Task requirements.
Among the following entries, count the lines that contain "text" and report only the result.

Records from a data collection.

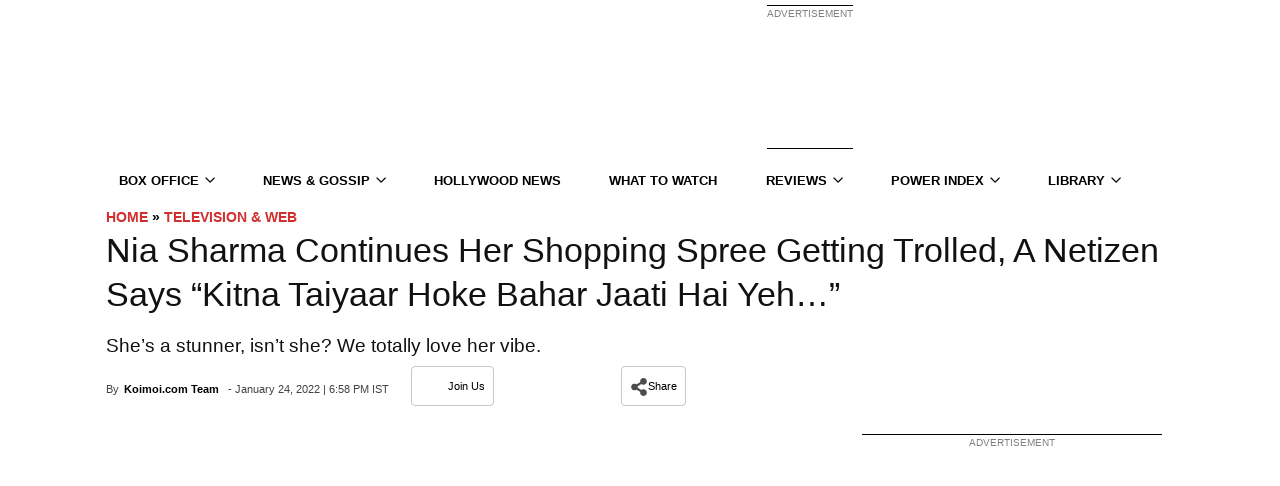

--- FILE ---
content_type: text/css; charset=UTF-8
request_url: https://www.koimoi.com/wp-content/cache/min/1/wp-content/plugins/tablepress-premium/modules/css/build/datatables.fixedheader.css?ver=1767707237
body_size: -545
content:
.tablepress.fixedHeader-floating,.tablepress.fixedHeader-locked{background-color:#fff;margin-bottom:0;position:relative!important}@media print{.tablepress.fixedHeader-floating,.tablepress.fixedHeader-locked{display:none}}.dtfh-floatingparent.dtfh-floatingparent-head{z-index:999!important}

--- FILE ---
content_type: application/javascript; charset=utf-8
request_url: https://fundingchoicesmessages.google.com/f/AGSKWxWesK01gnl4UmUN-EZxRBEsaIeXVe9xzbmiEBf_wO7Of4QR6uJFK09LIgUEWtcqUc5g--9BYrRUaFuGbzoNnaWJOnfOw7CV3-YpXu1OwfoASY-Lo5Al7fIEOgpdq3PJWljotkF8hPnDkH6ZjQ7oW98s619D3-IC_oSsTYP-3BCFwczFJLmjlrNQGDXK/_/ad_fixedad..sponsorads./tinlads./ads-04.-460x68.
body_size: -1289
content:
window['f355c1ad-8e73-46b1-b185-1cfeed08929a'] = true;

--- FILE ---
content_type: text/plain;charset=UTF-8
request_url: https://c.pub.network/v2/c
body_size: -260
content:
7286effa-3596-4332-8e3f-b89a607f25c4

==

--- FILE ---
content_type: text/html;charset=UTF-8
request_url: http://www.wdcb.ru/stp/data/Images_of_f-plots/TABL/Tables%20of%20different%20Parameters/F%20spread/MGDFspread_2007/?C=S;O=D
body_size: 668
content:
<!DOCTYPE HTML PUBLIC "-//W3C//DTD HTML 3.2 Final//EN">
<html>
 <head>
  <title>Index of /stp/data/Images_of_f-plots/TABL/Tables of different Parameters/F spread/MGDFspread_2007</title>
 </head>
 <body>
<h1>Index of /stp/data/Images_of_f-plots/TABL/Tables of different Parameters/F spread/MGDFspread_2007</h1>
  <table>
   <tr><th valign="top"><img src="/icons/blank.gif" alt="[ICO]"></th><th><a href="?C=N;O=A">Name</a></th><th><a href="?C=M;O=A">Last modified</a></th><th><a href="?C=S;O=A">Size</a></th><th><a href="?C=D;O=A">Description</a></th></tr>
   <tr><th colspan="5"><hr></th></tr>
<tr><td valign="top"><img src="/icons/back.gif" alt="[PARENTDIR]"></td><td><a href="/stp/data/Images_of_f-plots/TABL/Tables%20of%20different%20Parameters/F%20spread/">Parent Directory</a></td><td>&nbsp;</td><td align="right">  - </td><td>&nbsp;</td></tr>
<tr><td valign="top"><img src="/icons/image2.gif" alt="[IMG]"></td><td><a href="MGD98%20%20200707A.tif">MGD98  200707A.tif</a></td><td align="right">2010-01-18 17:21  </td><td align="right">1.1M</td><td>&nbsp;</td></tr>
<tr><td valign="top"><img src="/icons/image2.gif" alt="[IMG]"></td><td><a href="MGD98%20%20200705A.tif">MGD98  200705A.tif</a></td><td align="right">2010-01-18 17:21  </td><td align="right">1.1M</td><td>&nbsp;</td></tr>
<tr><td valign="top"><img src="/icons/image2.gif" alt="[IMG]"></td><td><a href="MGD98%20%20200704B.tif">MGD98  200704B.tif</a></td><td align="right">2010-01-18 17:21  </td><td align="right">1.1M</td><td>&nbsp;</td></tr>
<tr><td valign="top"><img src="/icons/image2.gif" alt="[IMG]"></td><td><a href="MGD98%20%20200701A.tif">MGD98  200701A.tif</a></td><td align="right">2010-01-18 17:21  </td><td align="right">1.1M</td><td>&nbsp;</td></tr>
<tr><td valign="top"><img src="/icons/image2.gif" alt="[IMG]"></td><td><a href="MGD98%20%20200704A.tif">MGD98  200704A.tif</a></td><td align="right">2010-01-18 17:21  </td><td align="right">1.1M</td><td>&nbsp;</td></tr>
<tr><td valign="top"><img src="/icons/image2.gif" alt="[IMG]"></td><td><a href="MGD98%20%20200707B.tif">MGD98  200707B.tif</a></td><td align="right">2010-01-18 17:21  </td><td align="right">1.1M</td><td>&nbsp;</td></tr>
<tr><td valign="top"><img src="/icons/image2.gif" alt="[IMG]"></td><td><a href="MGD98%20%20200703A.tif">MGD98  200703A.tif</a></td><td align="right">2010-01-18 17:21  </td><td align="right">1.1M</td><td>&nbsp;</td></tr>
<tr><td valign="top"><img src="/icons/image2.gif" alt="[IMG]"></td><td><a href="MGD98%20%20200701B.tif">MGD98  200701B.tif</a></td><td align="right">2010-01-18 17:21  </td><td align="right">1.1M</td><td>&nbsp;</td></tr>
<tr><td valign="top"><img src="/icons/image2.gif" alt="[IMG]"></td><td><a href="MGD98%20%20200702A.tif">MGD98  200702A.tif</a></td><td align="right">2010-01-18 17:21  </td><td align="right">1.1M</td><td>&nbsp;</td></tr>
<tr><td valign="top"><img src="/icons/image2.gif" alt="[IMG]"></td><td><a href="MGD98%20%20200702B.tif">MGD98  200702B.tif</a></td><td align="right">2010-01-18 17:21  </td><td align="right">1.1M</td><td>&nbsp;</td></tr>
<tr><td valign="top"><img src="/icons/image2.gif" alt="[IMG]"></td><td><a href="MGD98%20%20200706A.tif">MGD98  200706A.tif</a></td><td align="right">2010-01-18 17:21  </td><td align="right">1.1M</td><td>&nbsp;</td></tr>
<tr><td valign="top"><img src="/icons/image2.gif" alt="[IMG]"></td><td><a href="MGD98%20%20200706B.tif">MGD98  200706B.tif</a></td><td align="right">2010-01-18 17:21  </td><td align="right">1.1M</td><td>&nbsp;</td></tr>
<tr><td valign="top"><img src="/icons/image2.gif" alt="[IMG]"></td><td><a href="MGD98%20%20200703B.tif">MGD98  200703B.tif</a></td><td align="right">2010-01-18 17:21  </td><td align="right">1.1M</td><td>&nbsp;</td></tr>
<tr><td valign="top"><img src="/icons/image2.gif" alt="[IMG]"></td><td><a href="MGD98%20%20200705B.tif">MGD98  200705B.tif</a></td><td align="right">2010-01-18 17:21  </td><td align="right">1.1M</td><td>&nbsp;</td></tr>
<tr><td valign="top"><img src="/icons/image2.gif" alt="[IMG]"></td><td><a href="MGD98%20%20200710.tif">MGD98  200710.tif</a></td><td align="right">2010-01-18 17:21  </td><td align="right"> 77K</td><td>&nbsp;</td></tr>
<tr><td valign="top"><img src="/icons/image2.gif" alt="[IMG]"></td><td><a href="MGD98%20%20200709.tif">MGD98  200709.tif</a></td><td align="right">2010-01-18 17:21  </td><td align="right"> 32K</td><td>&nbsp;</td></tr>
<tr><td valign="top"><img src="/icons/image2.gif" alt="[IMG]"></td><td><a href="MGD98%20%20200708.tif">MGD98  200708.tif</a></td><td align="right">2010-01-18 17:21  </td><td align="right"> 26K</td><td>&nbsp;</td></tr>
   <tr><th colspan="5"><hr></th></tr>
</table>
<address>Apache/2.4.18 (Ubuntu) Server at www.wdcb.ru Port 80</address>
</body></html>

Solution for this exercise.
3